I bought a Prusa i3 Mk2s 3D printer last year, mostly just for personal fun and utility. I’ve printed a bunch of “junk” from thingiverse so far: small figurines, “jewelry”, game items, etc. But I’ve also printed a number of utility items that helped me accomplish something I would have not been able to do otherwise.

The latest utility part was a knob for the small tripod for my stenography machine. I had called the company and asked if they had any replacements, and they said the only option was to buy a whole new tripod, which is pretty expensive. So last night I decided to design and print my own knob.
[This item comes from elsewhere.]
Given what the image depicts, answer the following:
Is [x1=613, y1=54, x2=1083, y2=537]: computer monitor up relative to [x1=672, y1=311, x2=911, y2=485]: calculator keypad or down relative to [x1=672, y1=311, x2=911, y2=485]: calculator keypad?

After taking measurements and designing what I though was a fairly straight forward knob, I made it in 123D Design (which is no longer being maintained by Autodesk), sliced it for the Prusa, and printed a knurled knob for the tripod. I wasn’t sure it’d even work, but after the 20 minute print job finished, I popped it off the printer plate and tried pushing it onto the “stump” that was left from the previous knob.


I chose gold filament, just because. I made the dimensions of the slot the same as the dimensions of the post because I wanted a good, tight fit. I was pleasantly surprised that it went on without breaking, and was definitely nice and snug!

Problem solved!

I may see if I can get any work for things like this. It’d be a fun way to get some $$ back towards the price of the printer.